Приведённый отрывок
+++

Олег Смолин: Видимо, не совсем согласован, не говоря уже о том, что мои беседы с ректором МГУ Виктором Антоновичем Садовничим говорят о том, что он прекрасно понимает, что шестью, семью критериями реально измерить эффективность работы вузов нельзя, не говоря уже о том, что их нужно очень серьезно менять. Я говорил коллегам из министерства образования и науки на парламентских слушаниях: да, у России есть важная задача повышения качества образования, но она решается другими способами, и при таком мониторинге вместо больных зубов можно вырвать здоровые.
Георгий Бовт: Сейчас по многим направлениям бюджетного финансирования происходит обрезание, скажем так. Что с образованием? В каких финансовых условиях оно будет жить в ближайшие годы? Доля его, насколько я понимаю, в бюджетных расходах не растет, а падает. Хотя в абсолютных цифрах и растет.
Олег Смолин: Я могу говорить о тех бюджетных расходах, которые видел в бюджете на 2014–2016 годы. Нового бюджета в Государственную Думу еще не представлено. Но вряд ли он будет лучше, учитывая состояние экономики, про которое Дмитрий Медведев выразился характерным словом «кисляк». Что говорит нам бюджет? Бюджет предполагает реальное сокращение доли расходов на образование в консолидированном бюджете примерно с 4,3 до 4,1 процента. Для сравнения: в большинстве развитых стран – порядка 5,5 – 6 процентов. В тех странах, которые собираются модернизироваться, как мы, доля значительно выше. Бразильцы, не будь помянуты после вчерашнего разгромного поражения, но тем не менее, бразильцы приняли решение увеличить до 2020 года долю расходов на образование с 5,5 до 10 процентов от ВВП.

+++

Записи данных
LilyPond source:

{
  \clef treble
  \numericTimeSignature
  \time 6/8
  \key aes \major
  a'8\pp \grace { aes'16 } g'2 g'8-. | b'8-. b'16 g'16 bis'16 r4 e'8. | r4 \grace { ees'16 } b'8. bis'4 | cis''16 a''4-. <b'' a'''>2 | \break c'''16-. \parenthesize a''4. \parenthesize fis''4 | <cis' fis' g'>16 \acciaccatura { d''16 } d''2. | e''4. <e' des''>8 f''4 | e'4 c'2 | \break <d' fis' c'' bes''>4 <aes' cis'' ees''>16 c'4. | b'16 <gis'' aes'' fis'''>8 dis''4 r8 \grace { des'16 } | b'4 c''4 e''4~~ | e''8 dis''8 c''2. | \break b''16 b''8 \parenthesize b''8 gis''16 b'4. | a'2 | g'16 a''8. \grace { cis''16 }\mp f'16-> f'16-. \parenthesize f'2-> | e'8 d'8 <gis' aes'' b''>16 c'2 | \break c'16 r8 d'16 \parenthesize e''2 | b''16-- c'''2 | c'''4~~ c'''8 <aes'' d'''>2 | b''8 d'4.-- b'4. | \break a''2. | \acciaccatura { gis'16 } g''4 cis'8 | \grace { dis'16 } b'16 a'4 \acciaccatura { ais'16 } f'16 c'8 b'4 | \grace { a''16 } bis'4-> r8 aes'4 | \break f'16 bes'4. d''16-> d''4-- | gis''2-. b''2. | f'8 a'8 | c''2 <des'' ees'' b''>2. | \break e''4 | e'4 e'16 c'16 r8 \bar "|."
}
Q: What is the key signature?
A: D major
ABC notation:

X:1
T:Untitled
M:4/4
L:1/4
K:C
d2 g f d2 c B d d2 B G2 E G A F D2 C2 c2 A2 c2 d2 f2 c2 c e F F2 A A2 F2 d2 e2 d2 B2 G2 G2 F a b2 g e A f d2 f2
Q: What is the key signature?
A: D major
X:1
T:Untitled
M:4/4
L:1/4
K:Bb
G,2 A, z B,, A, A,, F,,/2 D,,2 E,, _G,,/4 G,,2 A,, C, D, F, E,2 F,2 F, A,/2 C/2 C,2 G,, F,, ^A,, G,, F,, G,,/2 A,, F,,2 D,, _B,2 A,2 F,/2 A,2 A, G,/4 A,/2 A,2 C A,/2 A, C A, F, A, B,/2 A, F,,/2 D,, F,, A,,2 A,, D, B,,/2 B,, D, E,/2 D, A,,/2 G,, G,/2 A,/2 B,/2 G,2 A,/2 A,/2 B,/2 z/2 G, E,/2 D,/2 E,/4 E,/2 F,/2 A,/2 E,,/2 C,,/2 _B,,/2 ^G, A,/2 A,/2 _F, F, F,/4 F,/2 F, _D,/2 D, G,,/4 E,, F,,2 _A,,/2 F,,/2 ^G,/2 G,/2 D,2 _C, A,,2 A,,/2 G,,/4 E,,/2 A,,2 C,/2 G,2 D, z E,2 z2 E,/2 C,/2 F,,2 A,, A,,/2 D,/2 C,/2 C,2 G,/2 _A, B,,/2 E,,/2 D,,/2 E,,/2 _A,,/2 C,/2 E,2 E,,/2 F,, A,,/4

+++

Укажите по приведённому отрывку, до какой доли ВВП бразильцы решили увеличить расходы на образование к 2020 году.

Бразильцы решили увеличить долю расходов на образование с 5,5 до 10 процентов от ВВП.